**What you have to do**
Report each line of the records that contains the word "this".

**Records for the task**
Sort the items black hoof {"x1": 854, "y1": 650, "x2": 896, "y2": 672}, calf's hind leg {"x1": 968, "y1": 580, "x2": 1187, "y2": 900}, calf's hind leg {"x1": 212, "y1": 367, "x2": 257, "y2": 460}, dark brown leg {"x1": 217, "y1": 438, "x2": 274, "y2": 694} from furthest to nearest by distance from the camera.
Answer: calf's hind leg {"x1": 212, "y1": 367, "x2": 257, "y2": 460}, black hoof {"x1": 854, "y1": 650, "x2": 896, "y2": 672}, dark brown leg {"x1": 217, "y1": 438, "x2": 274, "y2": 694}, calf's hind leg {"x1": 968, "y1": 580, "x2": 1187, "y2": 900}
==
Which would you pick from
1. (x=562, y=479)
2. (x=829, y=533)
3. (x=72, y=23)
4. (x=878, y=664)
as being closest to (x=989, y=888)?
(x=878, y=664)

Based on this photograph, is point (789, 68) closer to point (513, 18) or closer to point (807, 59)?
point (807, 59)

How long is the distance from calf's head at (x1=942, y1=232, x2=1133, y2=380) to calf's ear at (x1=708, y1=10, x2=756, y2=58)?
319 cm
...
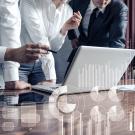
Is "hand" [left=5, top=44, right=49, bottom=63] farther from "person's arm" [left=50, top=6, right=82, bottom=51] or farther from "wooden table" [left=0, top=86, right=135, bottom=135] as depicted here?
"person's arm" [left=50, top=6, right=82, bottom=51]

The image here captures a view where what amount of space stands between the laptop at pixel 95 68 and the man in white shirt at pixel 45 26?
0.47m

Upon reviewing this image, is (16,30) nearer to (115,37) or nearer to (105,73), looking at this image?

**Result**
Based on this photograph, is point (789, 68) closer to point (513, 18) or closer to point (807, 59)?
Upon reviewing this image, is (16,30) nearer to (115,37) or nearer to (105,73), looking at this image?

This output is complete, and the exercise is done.